By decreasing response time, we increase our ability to limit or contain incidents with the least amount of negative consequences. Controls in this category focus on helping us understand the following:
The Anomalies and Events section of our Information Security Program addresses the detection of anomalous activity and the understanding of potential event impacts.
We establish baselines of network traffic and expected data flows to identify what activities would be considered anomalous behavior.
We analyze detected events to understand the target(s) of attack and the methods used.
We correlate events logs to improve detection and escalation by bringing together information from different sources to better understand what occurred.
We assess events to determine appropriate response and recovery activities based on the potential impact.
We establish thresholds to manage incident alerting and escalation.
The Security Continuous Monitoring section of our Information Security Program addresses the monitoring of information systems to identify information security events and verify the effectiveness of protective measures.
We monitor network traffic to detect potential information security events.
We monitor the physical environment to detect potential information security events.

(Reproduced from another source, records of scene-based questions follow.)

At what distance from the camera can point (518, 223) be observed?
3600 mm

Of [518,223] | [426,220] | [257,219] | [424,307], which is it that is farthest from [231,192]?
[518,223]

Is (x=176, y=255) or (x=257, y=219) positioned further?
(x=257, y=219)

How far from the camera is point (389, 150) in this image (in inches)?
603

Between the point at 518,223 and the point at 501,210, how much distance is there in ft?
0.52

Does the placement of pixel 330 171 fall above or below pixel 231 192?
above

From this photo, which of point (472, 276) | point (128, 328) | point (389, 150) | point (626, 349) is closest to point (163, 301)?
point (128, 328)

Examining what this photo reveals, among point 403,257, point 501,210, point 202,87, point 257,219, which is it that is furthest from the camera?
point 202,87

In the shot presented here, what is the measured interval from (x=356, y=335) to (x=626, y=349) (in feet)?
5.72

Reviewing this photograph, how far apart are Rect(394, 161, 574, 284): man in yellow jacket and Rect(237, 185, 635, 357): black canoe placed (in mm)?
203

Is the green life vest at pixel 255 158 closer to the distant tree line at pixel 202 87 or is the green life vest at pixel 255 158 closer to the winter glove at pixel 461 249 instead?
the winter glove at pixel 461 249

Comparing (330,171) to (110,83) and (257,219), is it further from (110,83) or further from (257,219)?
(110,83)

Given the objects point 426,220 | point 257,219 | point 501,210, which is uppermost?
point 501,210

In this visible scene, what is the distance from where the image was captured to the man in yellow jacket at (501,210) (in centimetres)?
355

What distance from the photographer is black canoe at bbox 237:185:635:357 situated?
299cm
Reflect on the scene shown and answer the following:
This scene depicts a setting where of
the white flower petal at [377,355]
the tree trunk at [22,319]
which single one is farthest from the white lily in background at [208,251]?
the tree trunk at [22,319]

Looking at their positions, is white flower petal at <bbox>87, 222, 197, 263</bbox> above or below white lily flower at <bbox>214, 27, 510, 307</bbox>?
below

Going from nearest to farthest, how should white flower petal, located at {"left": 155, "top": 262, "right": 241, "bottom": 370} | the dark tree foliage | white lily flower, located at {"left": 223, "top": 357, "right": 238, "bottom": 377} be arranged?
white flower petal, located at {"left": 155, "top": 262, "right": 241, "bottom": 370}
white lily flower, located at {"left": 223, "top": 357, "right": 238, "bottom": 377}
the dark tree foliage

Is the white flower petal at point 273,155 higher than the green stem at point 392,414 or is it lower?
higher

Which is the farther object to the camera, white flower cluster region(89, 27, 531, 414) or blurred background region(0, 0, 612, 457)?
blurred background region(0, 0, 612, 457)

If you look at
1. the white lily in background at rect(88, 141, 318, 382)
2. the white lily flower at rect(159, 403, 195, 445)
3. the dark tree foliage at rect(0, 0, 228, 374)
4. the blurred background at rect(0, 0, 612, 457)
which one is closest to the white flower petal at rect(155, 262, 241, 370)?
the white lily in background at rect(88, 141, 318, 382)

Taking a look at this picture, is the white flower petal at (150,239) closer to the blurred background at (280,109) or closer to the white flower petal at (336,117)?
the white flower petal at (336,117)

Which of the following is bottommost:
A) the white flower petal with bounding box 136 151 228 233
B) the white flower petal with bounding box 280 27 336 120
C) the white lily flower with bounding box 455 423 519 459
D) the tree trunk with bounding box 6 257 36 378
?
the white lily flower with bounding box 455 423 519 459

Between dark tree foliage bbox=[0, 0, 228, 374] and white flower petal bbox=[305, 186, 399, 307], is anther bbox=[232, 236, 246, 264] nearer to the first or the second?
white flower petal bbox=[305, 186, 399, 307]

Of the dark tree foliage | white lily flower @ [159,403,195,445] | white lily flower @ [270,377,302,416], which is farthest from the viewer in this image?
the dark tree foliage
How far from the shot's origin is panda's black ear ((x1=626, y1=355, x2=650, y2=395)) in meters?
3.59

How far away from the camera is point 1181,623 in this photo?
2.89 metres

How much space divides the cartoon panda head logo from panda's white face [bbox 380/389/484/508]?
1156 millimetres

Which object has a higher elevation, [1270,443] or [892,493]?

We monitor individual user activities to detect potential information security events.
We deploy malicious code detection mechanisms to detect and remove malicious code.
We monitor our third-party service providers to ensure their compliance with our policies, standards, procedures, and contractual obligations during the procurement phase and annually thereafter.
We perform periodic checks for unauthorized personnel, network connections, devices, and software.
We perform internal and external vulnerability assessment scans on a recurring basis.
The Detection Processes section of our Information Security Program addresses the maintenance and testing of detection processes and procedures to ensure awareness of anomalous events.
We assign roles and responsibilities for the detection and response to information security and privacy-related incidents.
We take appropriate response actions in accordance with our Incident Response Plan.
We test our detection processes to ensure that the process is valid and applicable personnel understand their assigned roles and responsibilities.
We communicate event detection information among appropriate stakeholders.
We implement processes to continuously improve our detection processes.